This may be a good time to start a conversation with your family members about your estate plan. We are all susceptible to a critical change in our health at any time. These uncertain times bring a renewed focus on the need to have a plan in place should the need arise. Sharing the news about considering an estate plan can start a meaningful discussion.
You have goals for what you want to accomplish with your estate plan, both for yourself and for your family. Share these goals with your family members. Your goals might include the hope that your children will have a safety net in times of need or your desire to leave items of personal property to specific persons. Sharing your goals may help your family understand the structure of estate plan you are considering or already have in place.
Following is a list of documents that your estate plan should include.
A Last Will and Testament — commonly referred to as a Will — is a basic document in most estate plans. The role of a Will in a specific estate plan varies, depending on the individual’s goals and needs. A Will typically addresses these concerns:
It’s important to note that a Will is not the same as an estate plan. There are other documents in a complete estate plan.
In a durable power of attorney for property and financial matters, you name a trusted person to manage your finances in the event you become incapacitated temporarily or permanently. This particular concern is very real during the current Covid-19 pandemic, when individuals can suddenly become ill and be hospitalized. If you don’t have this document in place, and you are incapacitated, your family will have to ask the court to appoint a conservator for you.

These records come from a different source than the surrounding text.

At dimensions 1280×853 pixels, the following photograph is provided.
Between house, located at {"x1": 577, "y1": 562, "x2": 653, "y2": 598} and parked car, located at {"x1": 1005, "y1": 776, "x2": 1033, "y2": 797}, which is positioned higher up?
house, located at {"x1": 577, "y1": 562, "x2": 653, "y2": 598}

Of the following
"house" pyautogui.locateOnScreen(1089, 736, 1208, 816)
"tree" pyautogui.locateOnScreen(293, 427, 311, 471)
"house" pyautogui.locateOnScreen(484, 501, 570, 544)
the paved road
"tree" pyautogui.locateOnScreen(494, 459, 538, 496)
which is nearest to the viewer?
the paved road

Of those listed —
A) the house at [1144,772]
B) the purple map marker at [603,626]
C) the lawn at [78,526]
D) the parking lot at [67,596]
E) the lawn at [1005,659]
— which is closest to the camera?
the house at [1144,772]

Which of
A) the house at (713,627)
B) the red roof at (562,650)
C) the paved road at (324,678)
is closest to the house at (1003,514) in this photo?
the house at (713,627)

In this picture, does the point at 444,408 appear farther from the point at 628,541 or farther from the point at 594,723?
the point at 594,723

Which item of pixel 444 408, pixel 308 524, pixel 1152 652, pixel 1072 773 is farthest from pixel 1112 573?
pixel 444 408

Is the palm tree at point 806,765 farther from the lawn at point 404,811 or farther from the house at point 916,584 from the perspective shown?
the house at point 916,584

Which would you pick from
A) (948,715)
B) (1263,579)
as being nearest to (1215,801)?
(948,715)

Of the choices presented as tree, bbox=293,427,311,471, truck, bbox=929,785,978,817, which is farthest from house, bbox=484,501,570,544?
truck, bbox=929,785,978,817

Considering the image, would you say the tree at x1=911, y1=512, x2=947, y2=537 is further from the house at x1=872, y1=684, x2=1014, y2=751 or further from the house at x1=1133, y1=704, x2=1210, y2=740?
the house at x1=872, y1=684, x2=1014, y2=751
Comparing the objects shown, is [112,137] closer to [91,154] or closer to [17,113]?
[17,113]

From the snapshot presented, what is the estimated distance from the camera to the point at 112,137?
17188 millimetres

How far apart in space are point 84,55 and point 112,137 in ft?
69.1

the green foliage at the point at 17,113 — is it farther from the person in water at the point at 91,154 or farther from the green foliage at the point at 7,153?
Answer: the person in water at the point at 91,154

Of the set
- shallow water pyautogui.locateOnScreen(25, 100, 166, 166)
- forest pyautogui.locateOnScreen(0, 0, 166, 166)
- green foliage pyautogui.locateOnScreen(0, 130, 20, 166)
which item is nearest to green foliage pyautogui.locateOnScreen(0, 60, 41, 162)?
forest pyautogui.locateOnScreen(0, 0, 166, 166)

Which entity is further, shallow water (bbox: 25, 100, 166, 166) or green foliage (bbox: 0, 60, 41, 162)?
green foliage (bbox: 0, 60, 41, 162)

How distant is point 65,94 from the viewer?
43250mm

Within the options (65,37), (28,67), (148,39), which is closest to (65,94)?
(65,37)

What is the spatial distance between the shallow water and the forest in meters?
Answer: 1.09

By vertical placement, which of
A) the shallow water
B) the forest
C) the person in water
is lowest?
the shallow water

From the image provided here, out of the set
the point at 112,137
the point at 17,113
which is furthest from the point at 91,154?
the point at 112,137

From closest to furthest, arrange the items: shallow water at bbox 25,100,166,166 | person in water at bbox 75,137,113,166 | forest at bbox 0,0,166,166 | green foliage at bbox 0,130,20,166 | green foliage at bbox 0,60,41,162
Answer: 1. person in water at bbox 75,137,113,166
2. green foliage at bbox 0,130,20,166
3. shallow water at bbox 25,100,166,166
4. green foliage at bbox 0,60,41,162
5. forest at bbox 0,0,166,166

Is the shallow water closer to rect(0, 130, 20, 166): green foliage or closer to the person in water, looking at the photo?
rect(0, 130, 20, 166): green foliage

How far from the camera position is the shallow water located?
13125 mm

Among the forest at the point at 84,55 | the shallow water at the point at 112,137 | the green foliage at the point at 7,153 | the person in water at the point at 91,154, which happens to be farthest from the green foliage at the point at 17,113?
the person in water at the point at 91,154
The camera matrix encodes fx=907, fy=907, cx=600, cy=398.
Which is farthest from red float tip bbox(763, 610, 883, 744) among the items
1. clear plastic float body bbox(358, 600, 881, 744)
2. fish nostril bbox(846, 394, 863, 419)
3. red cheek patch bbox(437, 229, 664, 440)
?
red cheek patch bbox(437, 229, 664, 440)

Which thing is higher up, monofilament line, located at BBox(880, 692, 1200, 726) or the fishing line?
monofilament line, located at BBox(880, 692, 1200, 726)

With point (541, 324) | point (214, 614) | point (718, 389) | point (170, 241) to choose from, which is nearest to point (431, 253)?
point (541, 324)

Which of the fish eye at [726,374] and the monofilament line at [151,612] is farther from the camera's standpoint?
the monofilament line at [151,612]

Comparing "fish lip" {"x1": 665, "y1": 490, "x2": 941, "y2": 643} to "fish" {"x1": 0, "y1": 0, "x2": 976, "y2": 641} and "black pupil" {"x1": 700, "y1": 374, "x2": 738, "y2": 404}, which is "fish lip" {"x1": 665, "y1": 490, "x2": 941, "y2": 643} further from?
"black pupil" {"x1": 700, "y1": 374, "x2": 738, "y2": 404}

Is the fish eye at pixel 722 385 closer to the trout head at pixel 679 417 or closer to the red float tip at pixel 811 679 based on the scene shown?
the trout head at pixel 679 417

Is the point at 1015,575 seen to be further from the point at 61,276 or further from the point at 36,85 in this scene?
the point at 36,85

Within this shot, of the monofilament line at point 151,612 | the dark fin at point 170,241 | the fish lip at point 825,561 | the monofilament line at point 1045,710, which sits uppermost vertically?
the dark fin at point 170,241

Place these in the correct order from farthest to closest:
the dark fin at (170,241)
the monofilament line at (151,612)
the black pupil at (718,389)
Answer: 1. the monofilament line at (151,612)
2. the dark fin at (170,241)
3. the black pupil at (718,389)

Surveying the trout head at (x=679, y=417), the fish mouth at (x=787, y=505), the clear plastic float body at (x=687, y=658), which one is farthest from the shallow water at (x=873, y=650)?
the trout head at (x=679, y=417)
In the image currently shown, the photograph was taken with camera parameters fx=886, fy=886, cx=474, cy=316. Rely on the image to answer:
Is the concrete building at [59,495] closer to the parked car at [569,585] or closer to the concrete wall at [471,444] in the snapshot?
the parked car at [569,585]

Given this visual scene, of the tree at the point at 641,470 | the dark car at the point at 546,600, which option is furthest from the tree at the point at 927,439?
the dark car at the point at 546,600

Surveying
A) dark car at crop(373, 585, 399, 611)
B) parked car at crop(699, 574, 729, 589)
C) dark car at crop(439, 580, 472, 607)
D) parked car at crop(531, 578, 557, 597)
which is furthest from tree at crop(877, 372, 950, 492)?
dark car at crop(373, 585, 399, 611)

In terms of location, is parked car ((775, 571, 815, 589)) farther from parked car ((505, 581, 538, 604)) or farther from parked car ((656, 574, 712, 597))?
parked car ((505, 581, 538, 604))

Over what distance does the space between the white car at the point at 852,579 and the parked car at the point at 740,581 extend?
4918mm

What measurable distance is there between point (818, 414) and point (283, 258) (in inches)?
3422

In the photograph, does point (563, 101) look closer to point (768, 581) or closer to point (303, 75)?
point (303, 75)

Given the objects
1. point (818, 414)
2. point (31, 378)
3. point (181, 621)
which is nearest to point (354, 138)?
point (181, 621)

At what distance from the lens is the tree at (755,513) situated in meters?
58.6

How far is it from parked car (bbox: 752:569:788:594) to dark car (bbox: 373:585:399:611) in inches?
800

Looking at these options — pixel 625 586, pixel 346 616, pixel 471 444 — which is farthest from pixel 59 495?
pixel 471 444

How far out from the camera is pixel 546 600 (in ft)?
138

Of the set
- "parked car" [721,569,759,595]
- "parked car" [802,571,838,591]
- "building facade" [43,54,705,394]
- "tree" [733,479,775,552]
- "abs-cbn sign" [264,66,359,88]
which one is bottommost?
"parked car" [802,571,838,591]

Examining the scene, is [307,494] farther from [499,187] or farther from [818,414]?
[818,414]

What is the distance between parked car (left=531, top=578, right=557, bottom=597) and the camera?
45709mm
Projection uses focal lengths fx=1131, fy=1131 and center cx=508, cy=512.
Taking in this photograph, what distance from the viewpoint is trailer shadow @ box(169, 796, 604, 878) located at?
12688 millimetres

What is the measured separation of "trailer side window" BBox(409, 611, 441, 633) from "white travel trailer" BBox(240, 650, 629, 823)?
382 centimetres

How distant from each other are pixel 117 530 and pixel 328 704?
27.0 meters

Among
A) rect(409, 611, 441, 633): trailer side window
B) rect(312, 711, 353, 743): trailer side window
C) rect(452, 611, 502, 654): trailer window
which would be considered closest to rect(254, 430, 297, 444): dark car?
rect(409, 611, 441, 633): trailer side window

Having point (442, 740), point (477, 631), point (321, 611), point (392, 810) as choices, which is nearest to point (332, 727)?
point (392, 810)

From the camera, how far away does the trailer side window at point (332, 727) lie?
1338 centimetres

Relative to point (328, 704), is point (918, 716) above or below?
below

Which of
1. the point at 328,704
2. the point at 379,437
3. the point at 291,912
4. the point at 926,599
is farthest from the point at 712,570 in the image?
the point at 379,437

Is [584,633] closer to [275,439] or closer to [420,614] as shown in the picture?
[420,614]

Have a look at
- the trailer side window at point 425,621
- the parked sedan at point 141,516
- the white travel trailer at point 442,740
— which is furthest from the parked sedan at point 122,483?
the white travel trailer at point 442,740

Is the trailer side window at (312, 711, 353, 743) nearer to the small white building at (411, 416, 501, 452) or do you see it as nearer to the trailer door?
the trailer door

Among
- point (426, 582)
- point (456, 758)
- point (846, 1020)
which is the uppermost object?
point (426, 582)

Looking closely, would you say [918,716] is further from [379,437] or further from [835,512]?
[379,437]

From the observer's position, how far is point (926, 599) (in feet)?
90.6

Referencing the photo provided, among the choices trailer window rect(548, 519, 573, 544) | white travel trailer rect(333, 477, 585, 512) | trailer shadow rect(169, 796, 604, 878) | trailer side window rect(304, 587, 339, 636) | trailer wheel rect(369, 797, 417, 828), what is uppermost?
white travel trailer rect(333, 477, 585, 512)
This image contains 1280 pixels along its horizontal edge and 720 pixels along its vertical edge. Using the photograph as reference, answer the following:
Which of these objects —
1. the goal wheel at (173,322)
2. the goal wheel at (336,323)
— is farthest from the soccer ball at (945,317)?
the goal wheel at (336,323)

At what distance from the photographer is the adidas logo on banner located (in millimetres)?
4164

A patient advocate designation — also referred to as a durable power of attorney for health care — names the individual to advocate for you regarding health and medical issues in the event of your incapacity. It may include your instructions about medical care, including end-of life decisions. Like the durable financial power of attorney, this document is essential during the current coronavirus risks.
Many estate plans include a trust, which enables an individual to avoid probate and control distribution of property after death. The trust document names the trustee to manage and administer the trust and the beneficiaries who receive distributions. The document also specifies all the details about how the trust will operate.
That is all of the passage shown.